Mason County Michigan

Parenting Time

Parenting time, formerly called visitation, is the time a non-custodial parent spends with the child. It is considered to be in the child's best interest to have regular contact with the non-custodial parent unless there is clear and convincing evidence showing that parenting time would jeopardize the child's physical, mental, or emotional health.


Reasonable parenting time means the parents work cooperatively in coordinating parenting time. This type of parenting time order is generally more flexible and allows parents more control in changing parenting time plans.


Specific parenting time is typically a court-ordered schedule defining when parenting time is to take place.  Although this does not provide as much flexibility as reasonable parenting time, the additional structure is often helpful for parents.


The Michigan Child Custody Act provides the following factors for determining the frequency, duration, and type of parenting time to be granted by the Court:

(a) The existence of any special circumstances or needs of the child.

(b)Whether the child is a nursing child less than 6 months of age, or less than 1 year of age if the child receives substantial nutrition through nursing.

(c)The reasonable likelihood of abuse or neglect of the child during parenting time.

(d)The reasonable likelihood of abuse of a parent resulting from the exercise of parenting time.

(e)The inconvenience to, and burdensome impact or effect on the child of traveling to and from the parenting time.

(f) Whether the visiting parent can reasonably be expected to exercise parenting time in accordance with the court order.

(g) Whether the visiting parent has frequently failed to exercise parenting time.

(h)The threatened or actual detention of the child with the intent to retain or conceal the child from the other parent or from a third person who has legal custody. A custodial parent's temporary residence with the child in a domestic violence shelter shall not be construed as evidence of the custodial parent's intent to retain or conceal the child from the other parent.

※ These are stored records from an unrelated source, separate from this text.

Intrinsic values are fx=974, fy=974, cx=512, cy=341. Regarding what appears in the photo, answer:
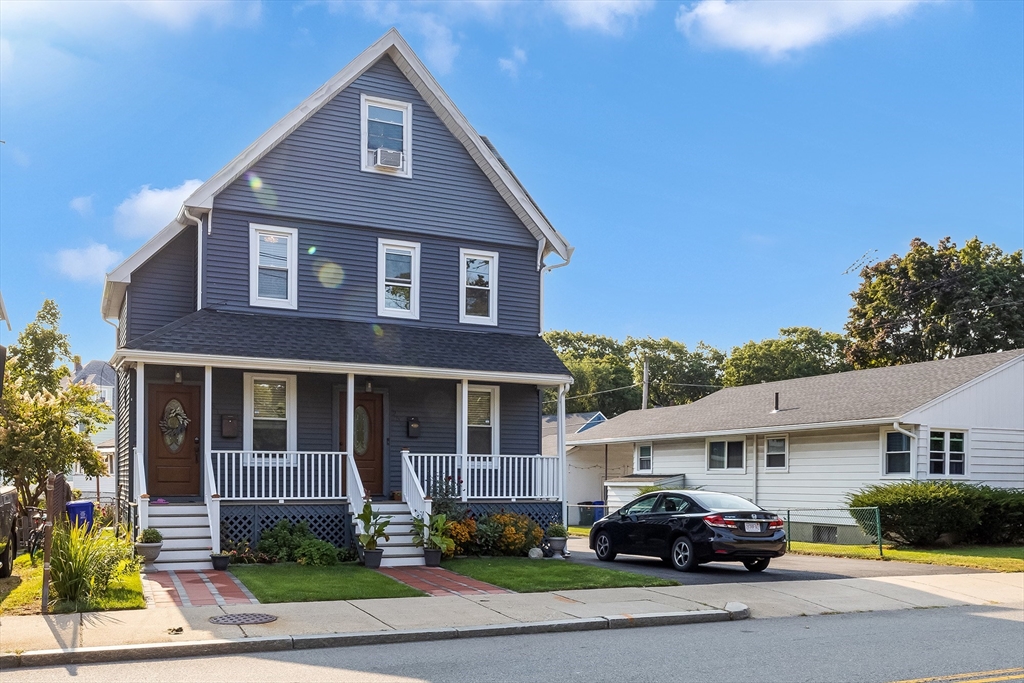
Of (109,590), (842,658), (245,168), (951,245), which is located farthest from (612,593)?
(951,245)

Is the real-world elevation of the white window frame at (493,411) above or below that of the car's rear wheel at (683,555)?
above

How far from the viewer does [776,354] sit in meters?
66.4

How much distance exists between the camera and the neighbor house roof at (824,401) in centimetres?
2534

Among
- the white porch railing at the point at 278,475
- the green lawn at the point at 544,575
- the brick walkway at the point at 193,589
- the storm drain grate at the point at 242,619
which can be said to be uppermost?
the white porch railing at the point at 278,475

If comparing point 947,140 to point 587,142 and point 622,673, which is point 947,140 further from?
point 622,673

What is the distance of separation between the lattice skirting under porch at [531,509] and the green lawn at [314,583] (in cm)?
318

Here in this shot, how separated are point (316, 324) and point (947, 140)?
18.0 metres

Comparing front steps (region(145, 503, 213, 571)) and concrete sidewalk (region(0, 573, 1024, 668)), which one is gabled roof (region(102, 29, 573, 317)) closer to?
front steps (region(145, 503, 213, 571))

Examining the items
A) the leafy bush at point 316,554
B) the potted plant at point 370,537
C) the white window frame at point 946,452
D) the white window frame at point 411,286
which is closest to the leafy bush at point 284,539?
the leafy bush at point 316,554

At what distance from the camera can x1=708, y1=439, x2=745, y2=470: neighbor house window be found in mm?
30250

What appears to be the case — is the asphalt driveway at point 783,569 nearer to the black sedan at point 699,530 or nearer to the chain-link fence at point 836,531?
the black sedan at point 699,530

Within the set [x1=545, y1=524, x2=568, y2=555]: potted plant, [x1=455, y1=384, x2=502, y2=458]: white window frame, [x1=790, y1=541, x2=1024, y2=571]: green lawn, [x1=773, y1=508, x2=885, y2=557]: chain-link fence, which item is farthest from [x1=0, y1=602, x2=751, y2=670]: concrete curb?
[x1=773, y1=508, x2=885, y2=557]: chain-link fence

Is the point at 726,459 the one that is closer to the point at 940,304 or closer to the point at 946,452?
the point at 946,452

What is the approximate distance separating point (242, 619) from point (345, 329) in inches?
356
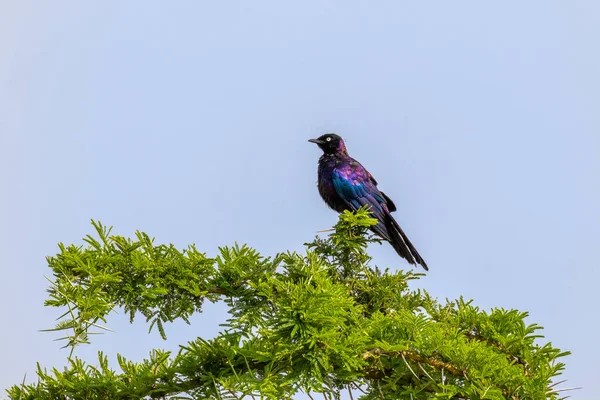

(i) Any other relevant factors.


The Friend of the Court is required to provide enforcement services regarding parenting time orders. Enforcement begins when a written statement including dates, times, and reasons for any claimed denial of parenting time is received  A party may request Friend of the Court assistance in preparing the statement. Most parenting time issues are addressed first through mediation.  If mediation is not successful in resolving the issue, then the Friend of the Court may set a binding schedule, in some cases, or schedule a hearing to resolve the issue.

Parenting time and support are separate orders of the court, with separate enforcement procedures. Child support should still be paid if the custodial parent is not allowing parenting time and  parenting time should be allowed if the non-custodial parent is not paying child support.  

It is the custodial parent's decision whether or not to send the child for parenting time if it appears that the other parent has been drinking excessively or using drugs.  If the decision is made to deny parenting time in these circumstances, the custodial parent may be asked to explain to the court why denying parenting time was in the best interest of the child.


A change or modification of the parenting time order may be initiated by the Friend of the Court or by either party.  In many cases the Friend of the Court will hold an informal hearing or mediation session to address changes in parenting time.  The Friend of the Court offers a Motion Regarding Parenting Time form ( see FORMS page) for use by a party who chooses to file a motion to establish or change parenting time. Instructions and assistance are available. A $100 filing fee is required.

If the parties agree to a parenting time order, the Friend of the Court will prepare a stipulation and order at no cost to the parties.


The teenage years are often stressful and may be further complicated for the child by parenting time demands.  As a child grows and changes, it may be helpful to change the parenting time plan.  You may want to see if you can work out a different parenting time arrangement with the child and the other parent or you may contact the Friend of the Court in writing for assistance.